Die allergische Rhinitis ist ein Hauptsymptom von Allergien. Dies ist eine Inhalationsallergie: Das Einatmen des Allergens löst die allergische Reaktion aus. In der Bildergalerie erfahren Sie, was Sie dagegen tun können. Auf diese Weise lassen sich die Nebenwirkungen des Heuschnupfens lindern. Das Heuschnupfen ist eine Form der allergischen Rhinitis.

Allergische Rhinitis: Was können die Betroffenen tun?

Während der Allergieperiode können Niesreiz und stetiges Prickeln in der Nasenspitze zu einer Anspannung werden. Heu-Fieber ist eine allergische Rhinitis. In einigen Menschen hält das Abwehrsystem Pollen als potentiell gefährliche Partikel und produziert bei Berührung Antikörper, um die Allergie zu mindern. Eine allergische Rhinitis entwickelt sich. Das Ergebnis: Schwellungen der Nasenwege und - in unterschiedlicher Ausprägung - übermäßiges Sekret aus dem Nasen- und Nasennebenhöhlengewebe.

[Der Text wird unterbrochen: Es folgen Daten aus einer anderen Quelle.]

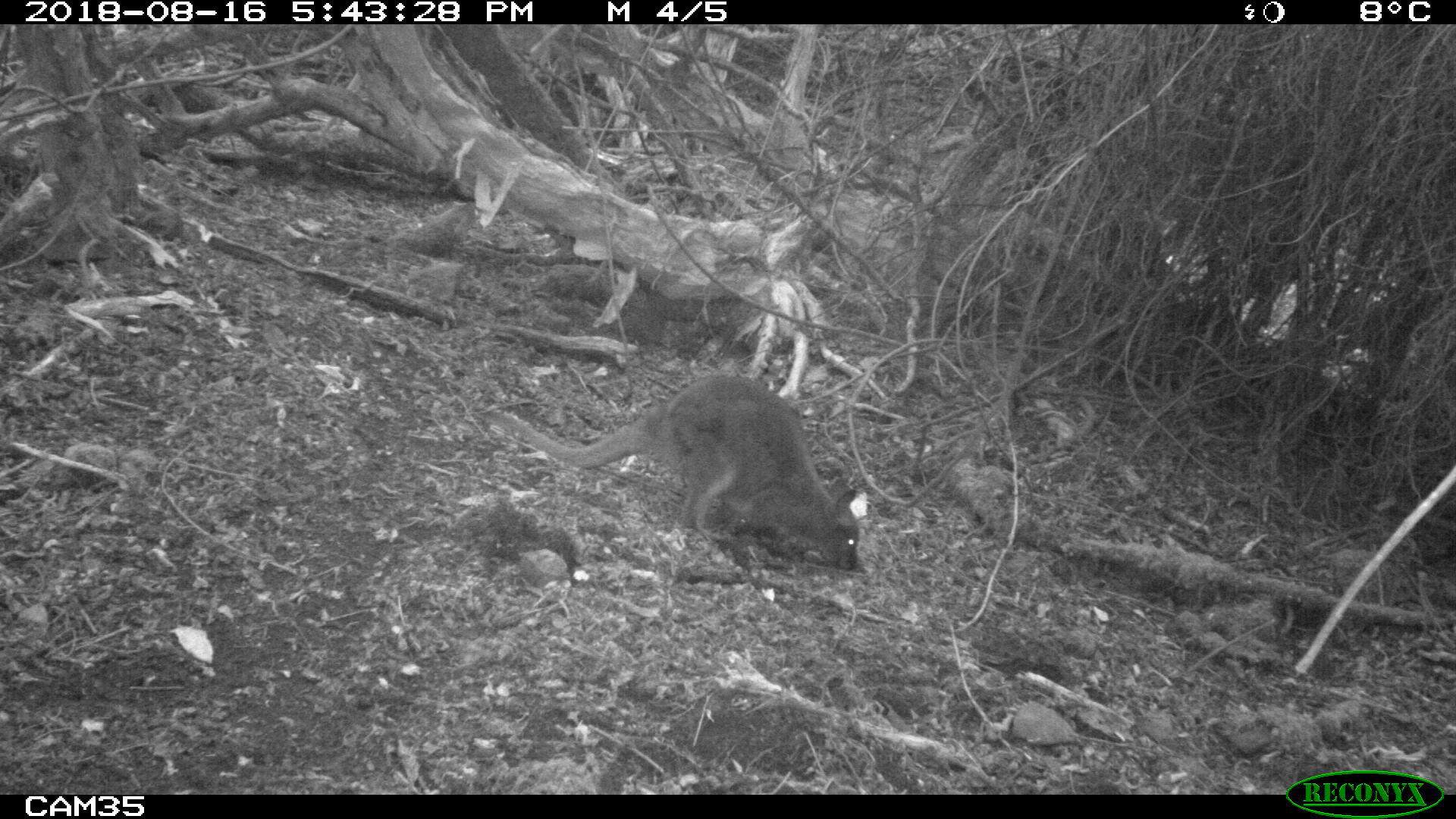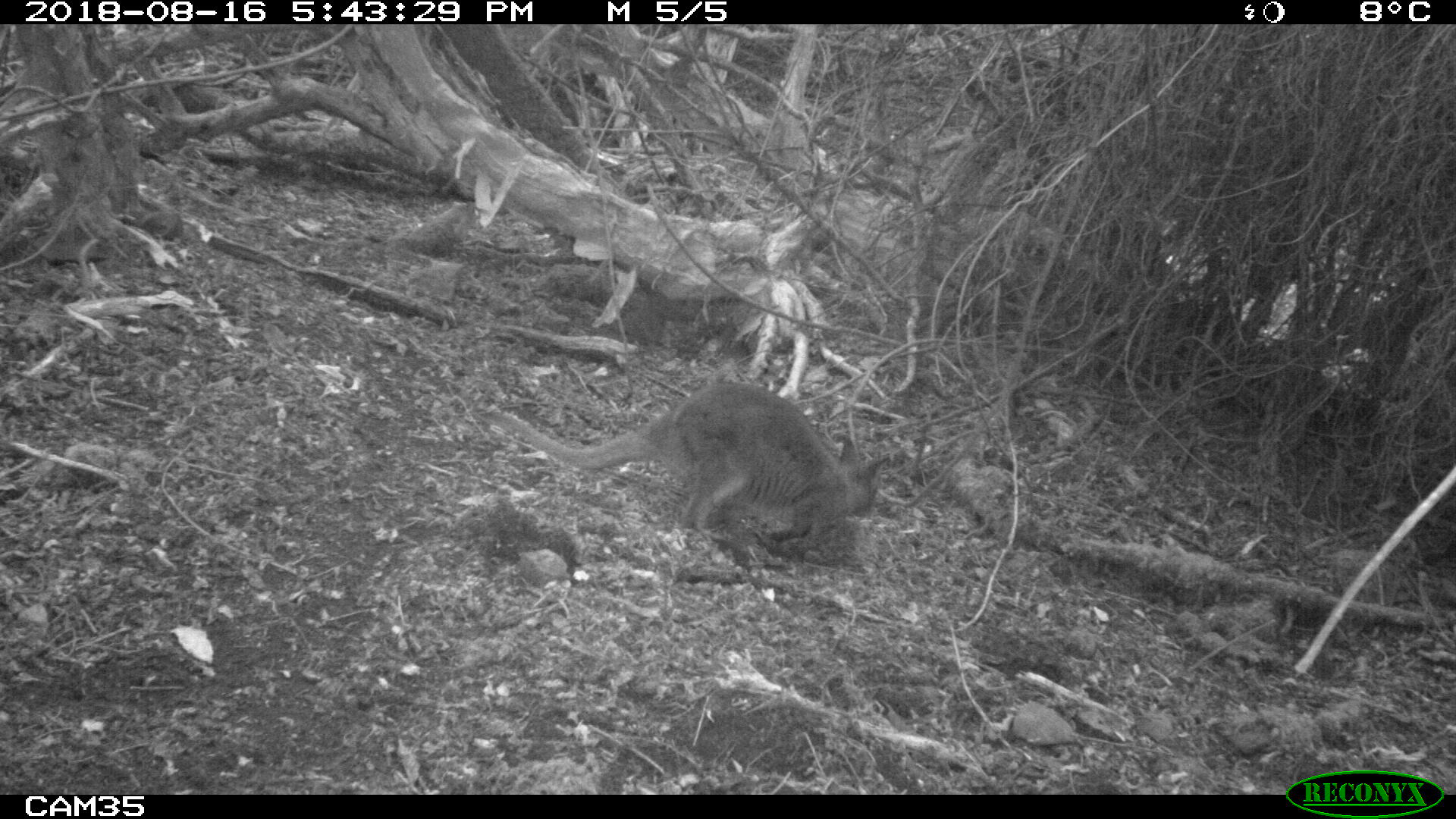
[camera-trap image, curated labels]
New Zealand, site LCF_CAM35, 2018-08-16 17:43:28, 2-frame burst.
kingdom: Animalia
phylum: Chordata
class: Mammalia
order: Diprotodontia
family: Macropodidae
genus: Notamacropus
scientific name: Notamacropus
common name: wallaby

Eine allergische Erkrankung kann ähnliche Symptome haben wie eine Erkrankung. Erst niest du und deine Nasenlaufen. Wenn Sie den Allergieauslösern über einen längeren Zeitraum hinweg ausgesetzt sind, kann sich Ihre Nasenspitze verstopfte oder gar zu rennen anfangen. Sie können auch allmählich Ihren Geruchssinn und Geschmack durch eine verstopfte Nase einbüßen.

Sie haben eine Hautallergie. In der Regel verbessert sich die Rhinitis allergisch rasch, wenn Sie sich von der Sache fern halten. Eine kurze Nies- oder Niesattacke ist oft das erste Zeichen dafür, dass die Heuschnupfensaison beginnt. Beim Einatmen von Pollen irritiert es das Nasengewebe.

Es wird ein Spiegelreflex verwendet. Bei allergischer Rhinitis ist es am effektivsten, den Auslöser zu unterdrücken. Doch da dies - vor allem bei Pollen - nicht immer leicht ist, können Betroffene sowohl auf Haushaltsmittel als auch auf Kräuter- und konventionelle medizinische Behandlungsverfahren zur Allergiebekämpfung zugreifen. Der erste Schritt ist, die Ursache Ihrer Erkältung zu ergründen.

Der einfachste Weg, den Trigger zu erkennen, ist zu sehen, wann die Beschwerden entstehen oder von Ihrem Hausarzt einen Allergietest machen zu lassen. 2. Die Einatmung von Feuchtluft hat sich bei verstopftem Nasenschwamm oft als nützlich herausgestellt, da sie den Nasenschleim in den Nebenhöhlen flüssig macht und das irritierte Nasengewebe mildert.

Bei einer verstopfte Schnauze ist es besonders hilfreich, viel zu saufen. Auch bei der Beseitigung einer verstopfte Nasenwurzel hat sich die Knoblauchpflanze durchgesetzt. Man kann den Bärlauch auch in kochendem Salzwasser kochen und den Wasserdampf einatmen. Hilfreich kann ein Nasensprüher sein, der die Schleimhaut besänftigt und bei der Beseitigung von Allergenen mitwirkt.

Antihistamine können in Tablettenform zur Bekämpfung aller Anzeichen von Heu-Fieber oder als Nasenspray zur gezielten Entlastung von laufender oder verstopfter Nasenschleimhaut eingesetzt werden. Anmerkung: Eine allergische Rhinitis verursacht in der Regel keinerlei Probleme. Sollten die Krankheitssymptome auch nach Beseitigung der Allergie nicht nachlassen, sollten Sie einen Facharzt konsultieren!